Show HN: AgentGuard – Auto-kill AI agents before they burn through your budget (github.com)

47 points by dipampaul17 ↗ HN
Your AI agent hits an infinite loop and racks up $2000 in API charges overnight. This happens weekly to AI developers.

AgentGuard monitors API calls in real-time and automatically kills your process when it hits your budget limit.

How it works:

Add 2 lines to any AI project:

  const agentGuard = require('agent-guard');
  await agentGuard.init({ limit: 50 }); // $50 budget

  // Your existing code runs unchanged
  const response = await openai.chat.completions.create({...});
  // AgentGuard tracks costs automatically
When your code hits $50 in API costs, AgentGuard stops execution and shows you exactly what happened.

Why I built this:

I got tired of seeing "I accidentally spent $500 on OpenAI" posts. Existing tools like tokencost help you measure costs after the fact, but nothing prevents runaway spending in real-time.

AgentGuard is essentially a circuit breaker for AI API costs. It's saved me from several costly bugs during development.

Limitations: Only works with OpenAI and Anthropic APIs currently. Cost calculations are estimates based on documented pricing.

Source: https://github.com/dipampaul17/AgentGuard

Install: npm i agent-guard

9 comments

[ 6.6 ms ] story [ 34.6 ms ] thread
So this is essentially monkey-patching every variation of fetch/library fetch and doing math on the reported token counts?

It's an... intrusive solution. Glad to hear it works for you though.

So it monkey-patches a set of common http libraries and then detects calls to AI APIs? Not obvious which APIs it would detect or in what situations it would miss them. Seems kind of dangeorus to rely on something like that. You install it and it might be doing nothing, You only find out after somethings gone wrong.

If I was using something like this I think I'd rather have it wrap the AI API clients. Then it can throw an error if it doesn't recongise the client library I'm using. This way it'll just silently fail to monitor if what I'm using isn't in its supported list (whatever that is!)

I do think the idea is good though, just needs to be obvious how it will work when used and how/when it will fail.

I really wonder how much $$$ was burned while testing this against production.
So that's how AGI will escape containment.
Honestly feels very vibe-coded [1] [2] and would not really trust my money with something like this.
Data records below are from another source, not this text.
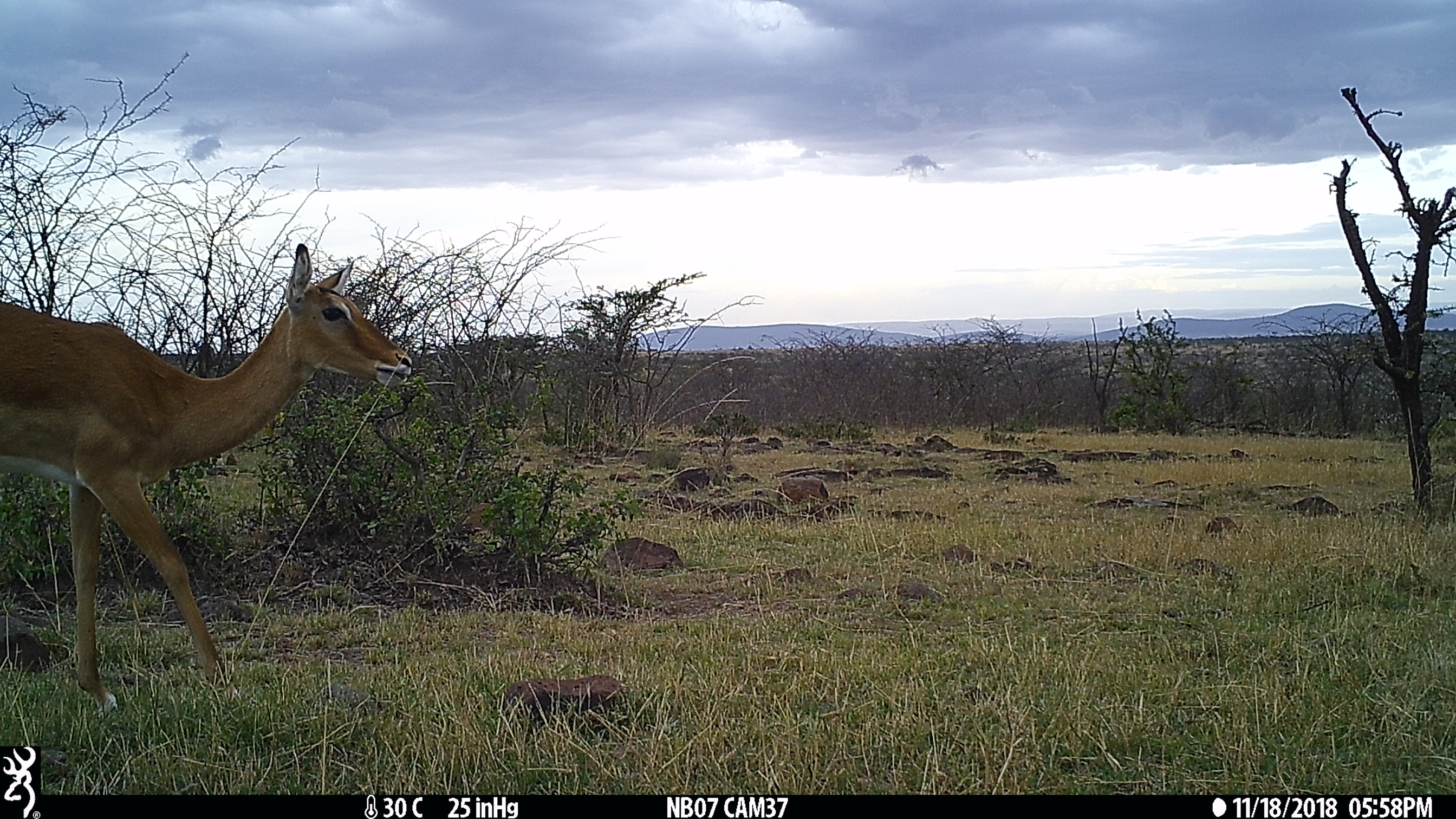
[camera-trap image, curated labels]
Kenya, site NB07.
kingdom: Animalia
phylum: Chordata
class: Mammalia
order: Artiodactyla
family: Bovidae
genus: Aepyceros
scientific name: Aepyceros melampus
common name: impala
Impala (Aepyceros melampus).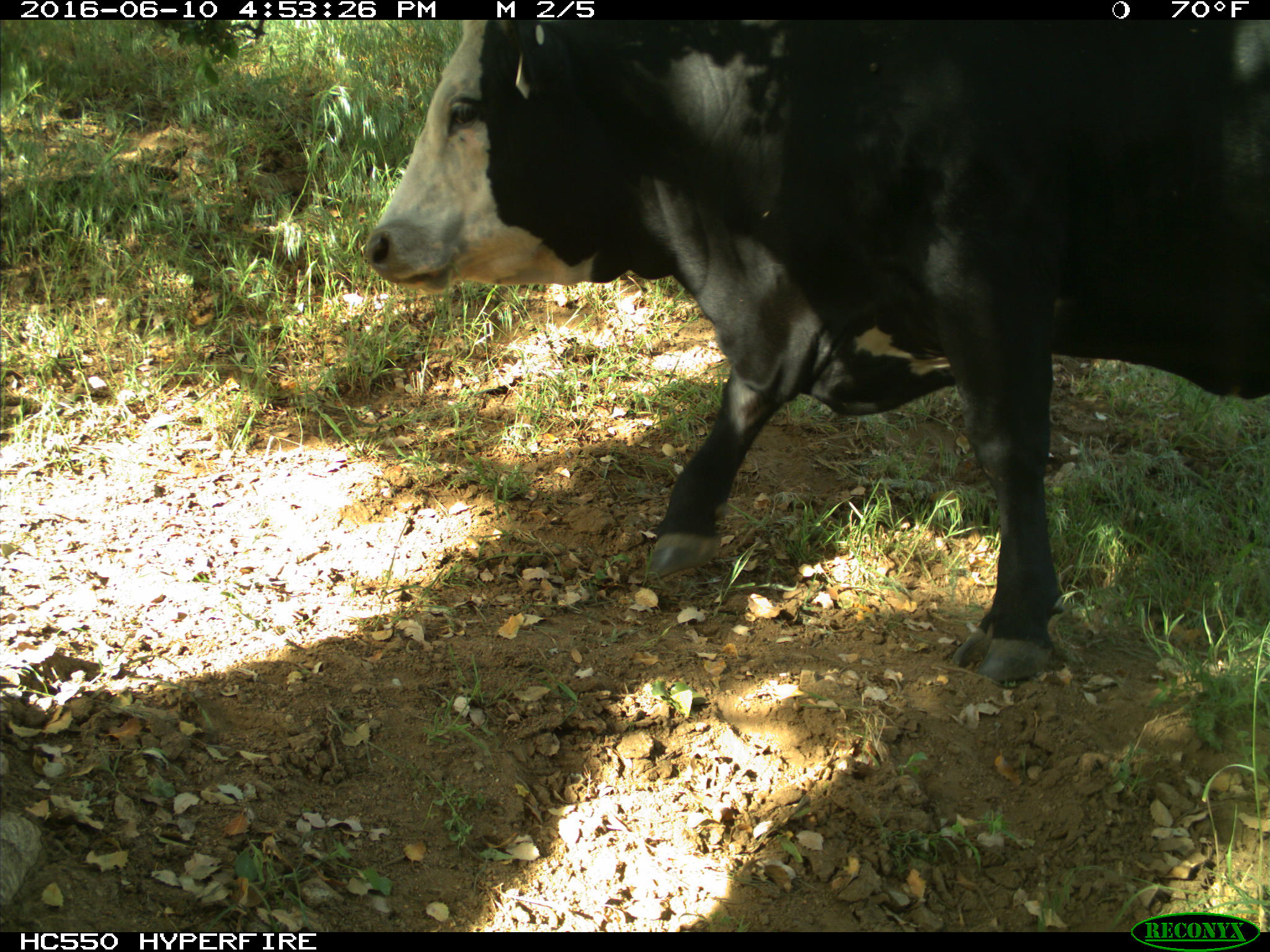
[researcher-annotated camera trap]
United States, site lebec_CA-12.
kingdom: Animalia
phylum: Chordata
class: Mammalia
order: Artiodactyla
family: Bovidae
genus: Bos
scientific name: Bos taurus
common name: domestic cow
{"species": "Bos taurus (domestic cow)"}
I had to read the code to understand what it actually protects me from, as the README.md (other than telling me it's production-ready, professional, and protects me from so much!) tells me "Supports all major providers: OpenAI, Anthropic, auto-detected from URLs". OpenAI and Anthropic are "all" major providers [3]?

[1] https://github.com/dipampaul17/AgentGuard/blob/51395c36809aa...

[2] https://github.com/dipampaul17/AgentGuard/commit/d49b361d7f3...

[3] https://github.com/dipampaul17/AgentGuard/blob/083ae9896459b...

Wouldn't the obvious solution to this problem to stop using agents that don't respect your usage limits instead of trying to build sketchy containers around misbehaving software?
"Commit 2ef776f dipampaul17 committed Jul 31, 2025 · Update READMEs: honest, clear, aesthetic - Removed pretentious language and marketing speak - Added real developer experience based on actual testing - Clear, direct explanations of what it actually does - Aesthetic improvements with better formatting - Accurate feature descriptions based on verified functionality - Honest about capabilities without overselling - Reflects the 30-second integration we tested

The README now matches what developers actually experience: two lines of code, automatic tracking, no code changes needed."

Hey OP - next time perhaps at least write the commit messages yourself?

Expand it to "enterprise security solutions for agent deployments" and you will get VC funding for it. For any new technology, the playbook is create startups that do: "compliance", "governance", "security", "observability" around that technology. So, the big security companies can acquire said startup and add it as a feature to their existing products.

While you are at it, use the term "guardrails" as that is quite fashionable.